═════ SELECTED EXTRACT

==============================================================================
Forecasting ARMA Models
==============================================================================

Forecasting with Infinite Data
==============================================================================
Consider an :math:`\smash{ARMA}` process with
:math:`\smash{MA(\infty)}` representation:

.. math::

   \begin{align*}
   Y_t - \mu & = \psi(L) \varepsilon_t, \,\,\,\, \varepsilon_t
   \stackrel{i.i.d.}{\sim}
   WN(0,\sigma^2)
   \end{align*}

where

.. math::

   \begin{gather*}
   \psi(L) = \sum_{j=0}^{\infty} \psi_{j}L^{j} \\
   \sum_{j=0}^{\infty}|\psi_{j}| < \infty \\
   \psi_{0} = 1.
   \end{gather*}

Forecasting with Infinite Data
==============================================================================
Suppose

.. raw:: <!--pause-->

- we observe an infinite history of
  :math:`\{\smash{\varepsilon_{t}}\}` up to date :math:`\smash{t}`:
  :math:`\smash{\{\varepsilon_{t},\varepsilon_{t-1},\varepsilon_{t-2},...\}}`.

.. raw:: <!--pause-->

- we know the :math:`\smash{MA}` parameters
  :math:`\smash{\mu, \sigma, \{\psi_{j}\}_{j=0}^{\infty}}`.

.. raw:: <!--pause-->

Then

.. math::

   \begin{align*}
   Y_{t+s} & = \mu + \varepsilon_{t+s} + \psi_{1}\varepsilon_{t+s-1} +
   \ldots + \psi_{s-1}\varepsilon_{t+1} + \psi_{s}\varepsilon_{t} +
   \psi_{s+1}\varepsilon_{t-1} + \ldots
   \end{align*}


Optimal Forecast
==============================================================================
The optimal forecast of :math:`\smash{Y_{t+s}}` in terms of MSE is:

.. math::

   \begin{align*}
   E[Y_{t+s} | \varepsilon_{t},\varepsilon_{t-1},\ldots] = \mu +
   \psi_{s}\varepsilon_{t} + \psi_{s+1}\varepsilon_{t-1} + \ldots
   \end{align*}

.. raw:: <!--pause-->

Note, this is different from

.. math::

   \begin{align*}
   Y_{t} & = \mu + \psi_{0}\varepsilon_{t} +
   \psi_{1}\varepsilon_{t-1} + \ldots
   \end{align*}


Forecast Error
==============================================================================
The forecast error is:

.. math::

   \begin{align*}
   Y_{t+s} & - E[Y_{t+s} | \varepsilon_{t},\varepsilon_{t-1},\ldots] \\
   & = \mu + \overbrace{\varepsilon_{t+s} +
   \psi_{1}\varepsilon_{t+s-1} + \psi_{2}\varepsilon_{t+s-2} + \ldots
   } + \psi_{s}\varepsilon_{t} + \psi_{s+1}\varepsilon_{t+1} +
   \ldots \\
   & \hspace{2in} - \mu - \psi_{s}\varepsilon_{t} -
   \psi_{s+1}\varepsilon_{t-1} - \ldots \\
   & = \varepsilon_{t+s} + \psi_{1}\varepsilon_{t+s-1}  + \ldots +
   \psi_{s-1}\varepsilon_{t+1}
   \end{align*}

.. raw:: <!--pause-->

Since :math:`\smash{E[Y_{t+s} |
\varepsilon_{t},\varepsilon_{t-1},\ldots]}` is linear in
:math:`\smash{\{\varepsilon_{\tau}\}_{\tau=-\infty}^{t}}`
it is both the optimal forecast and optimal linear forecast.

══════════

TASK OBJECTIVE -
Pick up the text on forecasting ARMA models where it ends and write the next part.

═════ LISTED RECORDS

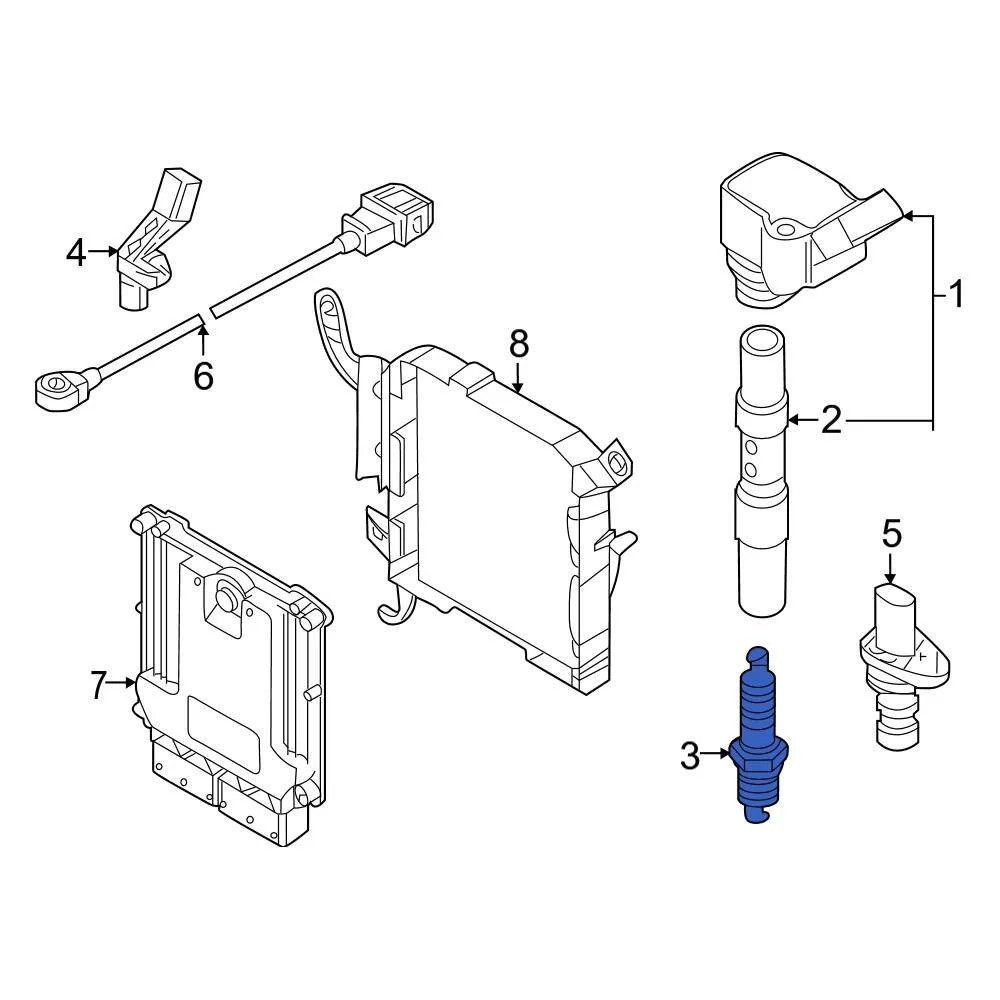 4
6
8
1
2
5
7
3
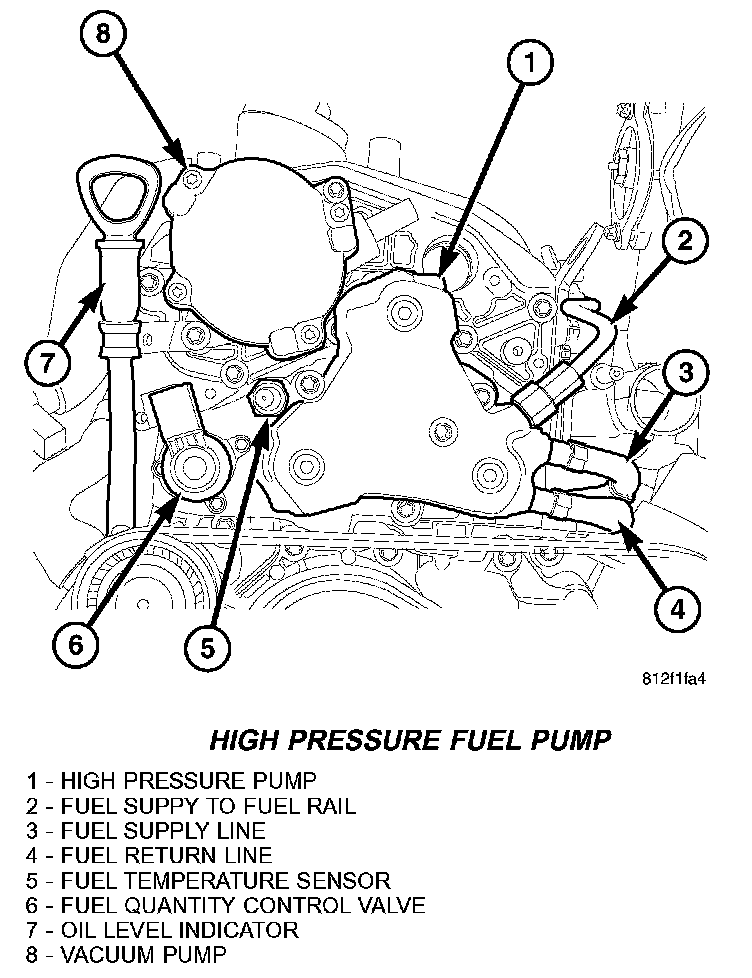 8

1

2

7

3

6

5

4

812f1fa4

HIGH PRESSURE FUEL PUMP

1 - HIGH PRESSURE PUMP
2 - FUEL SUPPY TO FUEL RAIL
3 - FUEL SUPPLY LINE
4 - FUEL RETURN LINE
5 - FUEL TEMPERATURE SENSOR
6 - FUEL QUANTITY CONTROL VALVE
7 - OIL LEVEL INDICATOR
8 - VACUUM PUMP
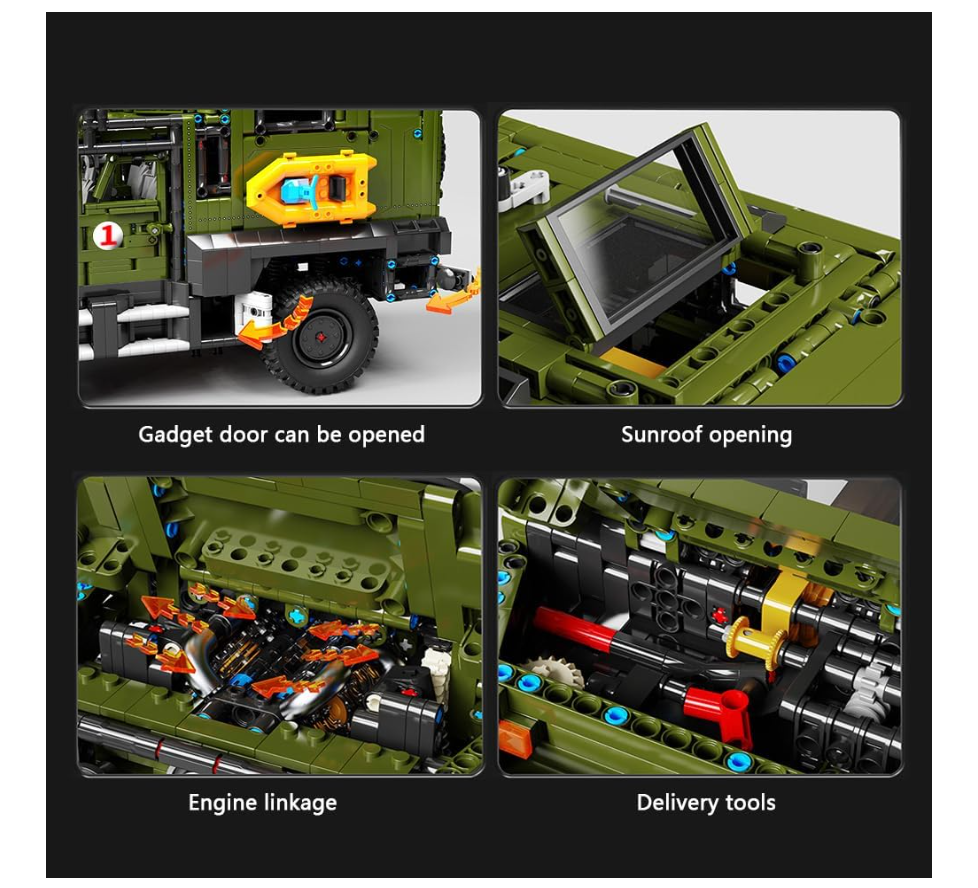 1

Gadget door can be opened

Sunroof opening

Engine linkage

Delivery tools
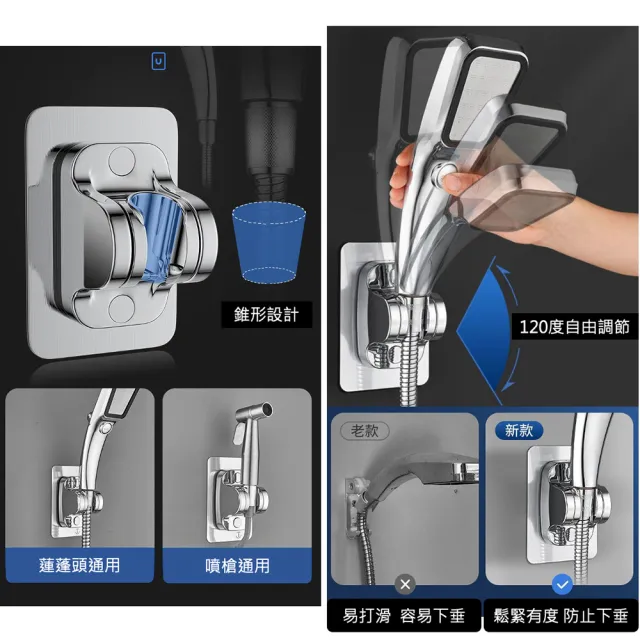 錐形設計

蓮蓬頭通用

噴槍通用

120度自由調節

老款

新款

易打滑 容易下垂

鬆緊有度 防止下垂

══════════

TASK OUTPUT -
Forecast as Linear Projection
==============================================================================
Hamilton refers to optimal linear forecasts as
:math:`\smash{\hat{E}[Y_{t+s} |
\varepsilon_{t},\varepsilon_{t-1},\ldots]}`.

.. raw:: <!--pause-->

- In this case

.. math::

   \begin{gather*}
   E[Y_{t+s}|\varepsilon_{t},\ldots] =
   \hat{E}[Y_{t+s}|\varepsilon_{t},\ldots] \\
   \implies Y_{t+s|t}^{*} = \hat{Y}_{t+s|t}
   \end{gather*}

which is also a linear projection
:math:`\smash{\hat{p}(Y_{t+s}|\varepsilon_{t},\varepsilon_{t-1},\ldots)}`.

.. raw:: <!--pause-->

- Clearly, the linear projection condition is satisfied for
  :math:`\smash{j = t, t-1, \ldots}`

.. math::

   \begin{align*}
   E[(Y_{t+s} & -
   E[Y_{t+s}|\varepsilon_{t},\varepsilon_{t-1},\ldots])\varepsilon_{j}]
   \\
   & \hspace{1in} = E[(\varepsilon_{t+s} +
   \psi_{1}\varepsilon_{t+s-1}  + \ldots +
   \psi_{s-1}\varepsilon_{t+1})\varepsilon_{j}] = 0.
   \end{align*}

Forecast MSE
==============================================================================
The forecast MSE is:

.. math::

   \begin{align*}
   E[(Y_{t+s} & -
   E[Y_{t+s}|\varepsilon_{t},\varepsilon_{t-1},\ldots])^{2}] \\
   & \hspace{1in} =
   E[(\varepsilon_{t+s} + \psi_{1}\varepsilon_{t+s-1}  + \ldots +
   \psi_{s-1}\varepsilon_{t+1})^{2}] \\
   & \hspace{1in} =
   \sigma^{2}\sum_{j=0}^{s-1}\psi_{j}^{2}.
   \end{align*}

Forecasting Conditional on Lagged :math:`\smash{Y_t}`
==============================================================================
Suppose we don't observe the full history of
:math:`\smash{\varepsilon_{t}}`.

.. raw:: <!--pause-->

- Instead, we observe the full history of :math:`\smash{y_{t}:
  y_{t},y_{t-1},y_{t-2},\ldots}`.

.. raw:: <!--pause-->

- We have an :math:`\smash{ARMA}` process with the same
  :math:`\smash{MA}` representation as before.

.. raw:: <!--pause-->

If the :math:`\smash{MA(\infty)}` representation is invertible, we can
write it as an :math:`\smash{AR(\infty)}`:

.. math::

   \begin{align*}
   \eta(L)(Y_{t}-\mu) = \varepsilon_{t},
   \end{align*}

where :math:`\smash{\eta(L) = \psi^{-1}(L)}`.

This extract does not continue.